In the case of a breakaway from a partial malfunction, the Skyhook system initially supplies a force of about 120 lbs. on the reserve bridle. If the canopy does not come out of the bag instantly, that force will quickly build up to about 400 lbs., and then the RED Skyhook lanyard (not the freebag bridle) breaks. So, if a snatch of 400 lbs. will clear the reserve bag lock, then the Skyhook will instantly solve the problem. ( For reference, a reserve pilot chute pulls about 120 lbs. at terminal, and much less immediately after a breakaway) If a rigger left a packing tool in the reserve packjob, then the Skyhook will not help. The Skyhook can also prevent a bag lock by getting the freebag out of the container, and to line stretch, so quickly and positively that the bag cannot possibly tumble through the lines, or get wrapped up in the bridle, thus eliminating one "major" cause of bag locks. This could be an especially important feature if you have a pilot chute hesitation, and the freebag bridle wraps around the pilot chute, choking it off, and preventing it from doing its job in a timely manner. These are not "pie in the sky" scenarios. I've seen each of them happen before. Ask yourself a simple question: Would you rather have just one device (your reserve pilot chute) deploying your reserve, or have 2 devices (your reserve pilot chute AND your departing main canopy) competing for the honor. Over the years, I've watched literally hundreds of breakaway videos, with and without a Skyhook. From what I've seen, the Skyhook doesn't just deploy a reserve faster...it deploys it "better". After all, "Better" was the main purpose of the design. Faster is only a "side effect". Take a look at the "Skyhook Video", and you'll see what I mean.

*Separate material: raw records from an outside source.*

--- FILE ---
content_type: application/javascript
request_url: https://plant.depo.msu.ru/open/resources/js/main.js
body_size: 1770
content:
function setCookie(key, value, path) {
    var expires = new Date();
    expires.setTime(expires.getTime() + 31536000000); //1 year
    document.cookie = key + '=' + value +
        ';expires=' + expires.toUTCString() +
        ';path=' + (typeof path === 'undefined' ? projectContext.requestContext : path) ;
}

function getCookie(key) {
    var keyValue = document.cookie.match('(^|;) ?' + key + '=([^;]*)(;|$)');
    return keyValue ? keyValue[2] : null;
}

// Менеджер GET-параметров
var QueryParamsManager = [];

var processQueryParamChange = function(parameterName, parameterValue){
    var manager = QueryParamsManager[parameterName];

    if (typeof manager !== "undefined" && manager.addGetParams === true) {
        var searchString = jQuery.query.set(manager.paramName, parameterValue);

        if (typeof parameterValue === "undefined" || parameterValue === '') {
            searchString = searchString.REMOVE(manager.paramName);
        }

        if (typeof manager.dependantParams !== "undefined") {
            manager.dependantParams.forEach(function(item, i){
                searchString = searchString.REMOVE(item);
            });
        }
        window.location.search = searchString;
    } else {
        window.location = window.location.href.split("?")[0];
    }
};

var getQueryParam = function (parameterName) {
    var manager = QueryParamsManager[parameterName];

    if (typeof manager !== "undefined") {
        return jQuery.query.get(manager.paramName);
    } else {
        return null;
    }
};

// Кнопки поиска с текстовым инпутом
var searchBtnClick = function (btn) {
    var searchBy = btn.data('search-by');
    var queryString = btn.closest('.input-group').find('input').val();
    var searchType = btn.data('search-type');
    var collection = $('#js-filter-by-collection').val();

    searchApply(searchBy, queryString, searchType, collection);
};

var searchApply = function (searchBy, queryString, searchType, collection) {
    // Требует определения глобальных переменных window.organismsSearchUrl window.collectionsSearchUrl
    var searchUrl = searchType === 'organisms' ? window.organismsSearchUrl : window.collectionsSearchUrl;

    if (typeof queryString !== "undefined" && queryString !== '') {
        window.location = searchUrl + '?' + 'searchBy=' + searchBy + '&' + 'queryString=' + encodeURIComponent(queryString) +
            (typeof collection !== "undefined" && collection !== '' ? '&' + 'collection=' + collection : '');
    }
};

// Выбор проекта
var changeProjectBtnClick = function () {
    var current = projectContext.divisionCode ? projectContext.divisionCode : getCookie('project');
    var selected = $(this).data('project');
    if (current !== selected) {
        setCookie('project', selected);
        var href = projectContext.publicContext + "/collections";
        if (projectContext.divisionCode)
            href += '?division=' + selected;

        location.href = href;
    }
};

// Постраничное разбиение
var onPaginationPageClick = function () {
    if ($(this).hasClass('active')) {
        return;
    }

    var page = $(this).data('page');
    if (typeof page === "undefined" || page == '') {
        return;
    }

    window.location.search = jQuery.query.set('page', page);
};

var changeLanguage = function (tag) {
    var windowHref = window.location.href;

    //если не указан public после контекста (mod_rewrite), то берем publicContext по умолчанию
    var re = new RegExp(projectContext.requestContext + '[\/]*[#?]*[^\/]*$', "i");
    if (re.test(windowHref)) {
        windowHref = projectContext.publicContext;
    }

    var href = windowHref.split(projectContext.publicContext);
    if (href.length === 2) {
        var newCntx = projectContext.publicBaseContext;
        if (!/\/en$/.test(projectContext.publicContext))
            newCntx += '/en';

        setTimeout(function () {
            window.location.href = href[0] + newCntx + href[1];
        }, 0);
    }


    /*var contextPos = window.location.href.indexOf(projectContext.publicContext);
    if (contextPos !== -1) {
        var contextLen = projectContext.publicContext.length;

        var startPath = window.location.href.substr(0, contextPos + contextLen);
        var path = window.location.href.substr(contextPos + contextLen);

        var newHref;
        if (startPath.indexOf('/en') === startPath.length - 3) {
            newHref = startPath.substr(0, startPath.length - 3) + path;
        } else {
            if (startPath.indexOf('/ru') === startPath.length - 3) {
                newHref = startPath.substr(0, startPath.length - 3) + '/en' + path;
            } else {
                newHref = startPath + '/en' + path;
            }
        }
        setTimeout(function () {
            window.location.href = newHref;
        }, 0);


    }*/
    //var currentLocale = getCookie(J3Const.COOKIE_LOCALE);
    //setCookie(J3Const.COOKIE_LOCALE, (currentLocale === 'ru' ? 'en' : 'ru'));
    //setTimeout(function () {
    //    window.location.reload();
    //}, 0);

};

But I cheated. No drogue...same experienced passenger...3,000 exit...no packing.

I'll say it again, If you want to get rid of "line-overs" and drastically lower your chance of nearly every other kind of partial malfunction on tandem mains...the answer is very simple...flat pack.

We spent the money for two reasons: 1. In theory, it cuts manufacturing errors, thus saving re-manufacturing costs. I'll let you know how that works out in practice in a couple of years. 2. If you want to sell to government, you've got to do it. As much as I hate paperwork, it still hurt to spent the money.

Gee! I'm glad to know I just spent nearly $100,000 0n NOTHING.

You're right. I remember that now. The Racer chest strap back then (I don't know how they do it now) was just wrapped around the main lift web like a confluence wrap (not doubled around it like Vectors or Javelins). So it simply unwrapped on a hard opening.

I don't know of a fatality from a broken, or too loose chest strap, so I guess it's not much of a problem. I do know of people falling out of harnesses when they don't thread strap correctly, or at all.

I am referring to the MS-70101. It is simply a lot stronger than its "rating". The breaking strength of most adapters never comes into play, because they slip way below their rating. I say most, because the MS-70101 is the exception. It won't slip at all. It distorts just above 2,000 lbs. and the breaks at around 2,500...with some variation between manufacturers. When we high speed or tower drop test, we use a hard rubber dummy with all straps tightened as much as possible. Unfortunately, the dummy cannot compress and/or bend like a real human, but it's the best we can do...that is unless YOU would like to exit an aircraft at 500 feet, at 210 knots, with a few extra hundred lbs. strapped to your body.

The MS-70101 may have a "rating" 500 lbs., but luckily it is "good for" well over 2,000 lbs. Your chest strap usually doesn't take much load. but if you jump "no-stretch" line and have a one-sided opening, it can load pretty heavily, and at an angle. I have seen MS-70101's cut half way through a single type 8 chest strap on such an opening (without damaging the hardware, by the way). That is why we have been using double type 8 for many years now.

It takes 8-10 seconds after throwing a drogue at tandem terminal (170 mph), for it to slow you down to 120.